Parce qu’à part son exécution technique aussi propre qu’impersonnelle, Equalizer, face à la concurrence, n’a rien de réellement neuf à proposer. Si l’on admire les quelques mises à morts, surtout dans le réveil de ce veuf trouble se muant en tueur professionnel, ce premier opus est surtout l’occasion de remettre son acteur sur le devant de la scène en lui offrant une franchise taillée rien que pour lui. L’occasion pour Denzel Washington de se montrer en bon chrétien déterminé à racheter ses pêchés passés, surabusant sa sagesse à coup de lectures, de discours de motivations et de tisanes. C’est ainsi ce qui constituera la force et la limite de la franchise : malgré le charisme de Denzel Washington, la récompense s’avère parfois bien maigre pour ce que le film à réellement à offrir, autre que la prestation d’un acteur venu imposer son propre mantra au mépris de la fougue et de l’originalité.
1. Equalizer 2 (2018)
L’histoire : À Boston, Robert McCall est devenu chauffeur VTC, mais est resté ce justicier discret et impassible. Lorsqu’il apprend que sa meilleure amie Susan Plummer a été assassinée lors d’une mission à Bruxelles, il retrouve un ancien coéquipier, Dave York, et tente de retrouver les meurtriers…

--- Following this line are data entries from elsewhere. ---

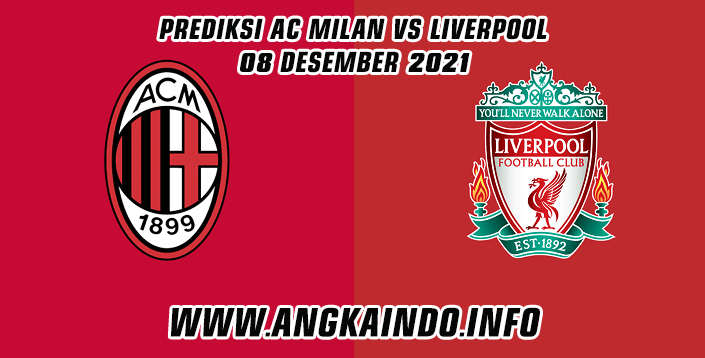 Prediksi AC Milan vs Liverpool 8 Desember 2021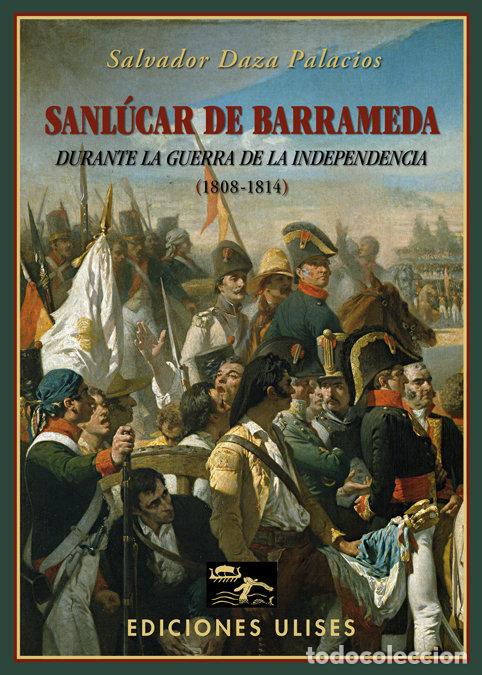 Libros: SANLUCAR DE BARRAMEDA DURANTE LA GUERRA DE LA INDEPENDENCIA - DAZA PALACIOS, SALVADOR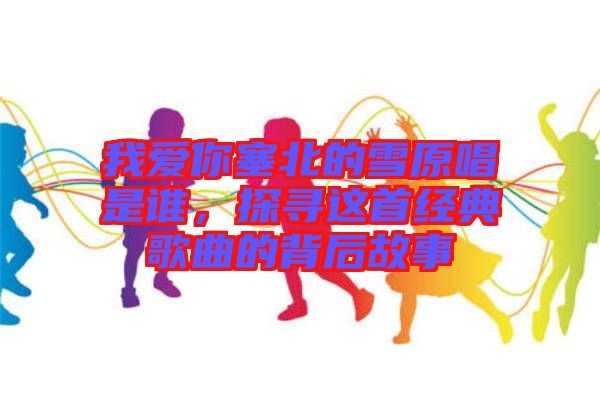 我愛你塞北的雪原唱是誰，探尋這首經典歌曲的背后故事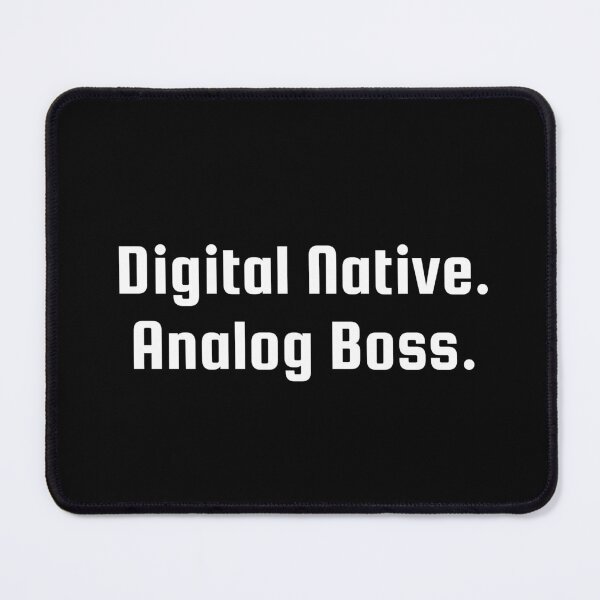 Item preview, Digital Native. Analog Boss. designed and sold by Ninjacatoff.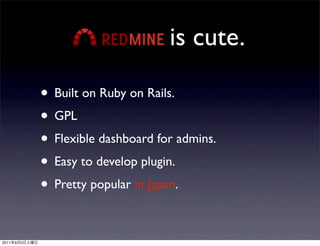is cute.

               • Built on Ruby on Rails.
               • GPL
               • Flexible dashboard for admins.
  ...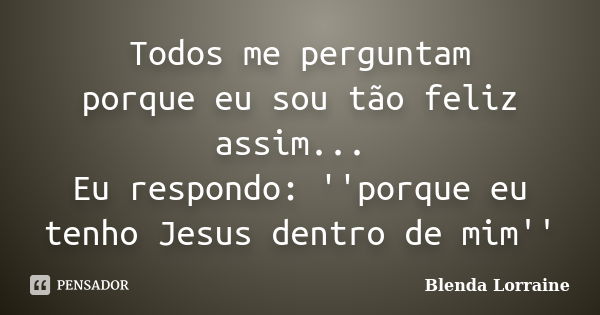 Todos me perguntam porque eu sou tão feliz assim... Eu respondo: ''porque eu tenho Jesus dentro de mim''... Frase de Blenda Lorraine.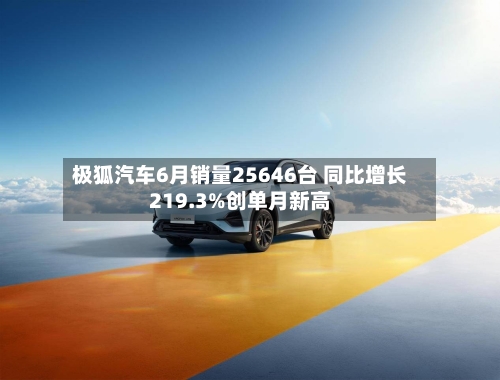 极狐汽车6月销量25646台 同比增长219.3%创单月新高-第2张图片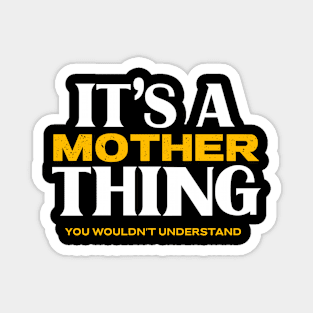 It's a Mother Thing You Wouldn't Understand Magnet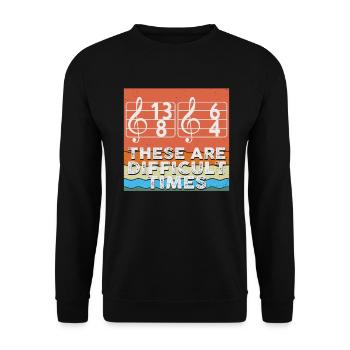 These Are Difficult Times Funny Music Pun - Unisex Sweatshirt - black - Front - Alina (178cm) & Michal (187cm)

55 millions de dollars de budget pour le premier opus, et 200 millions de dollars amassés au box-office mondial : la mise en route d’un deuxième opus relevait donc de l’évidence, et qu’elle soit plus réussie que son prédécesseur presque tout autant. Parce que si ce deuxième tour de piste s’avère toujours doté d’une durée effarante au vu de ce que son scénario souhaite raconter, Antoine Fuqua semble ici plus sûr de lui et du potentiel de sa franchise en signant quelques beaux moments de tension au milieu d’un ensemble cependant toujours aussi monotone. On retiendra ainsi, outre la présence de Pedro Pascal, une quête plus personnelle et quelques scènes véritablement prenantes, avec en parangon un final en pleine tempête superbement exécuté. En délaissant la mafia et en s’attaquant à des flics pourris, Equalizer 2 ne renouvelle ainsi rien qu’une approche plus moderne d’un justicier du quotidien transfiguré en chauffeur Uber.
Les personnages secondaires, en plus d’être plus travaillés et directement reliés au passé du héros, délivrent ainsi le minimum syndical d’émotion qui faisait cruellement défaut au premier opus, ce qui sera définitivement oublié dans le dernier volet. C’est finalement peu de choses, mais cela rend l’intrigue beaucoup plus intéressante à suivre sur la durée, et offre aux moments d’affrontements quelques belles montées d’adrénaline. Malheureusement, l’impassibilité et l’immortalité de ce héros effacent tout possible suspense, et les leçons de morale de ce vieux sage maniaque s’avèrent toujours aussi lourdes que répétitives. Malgré une belle facture technique, rien ne vit dans cette franchise que le numéro d’un acteur venu jouer les vieux sages au mépris de l’audace et de la prise de risque de ses impériales prestations passées. Rien ne vit plus dans les yeux de l’acteur, comme dans ceux, éteints, du spectateur.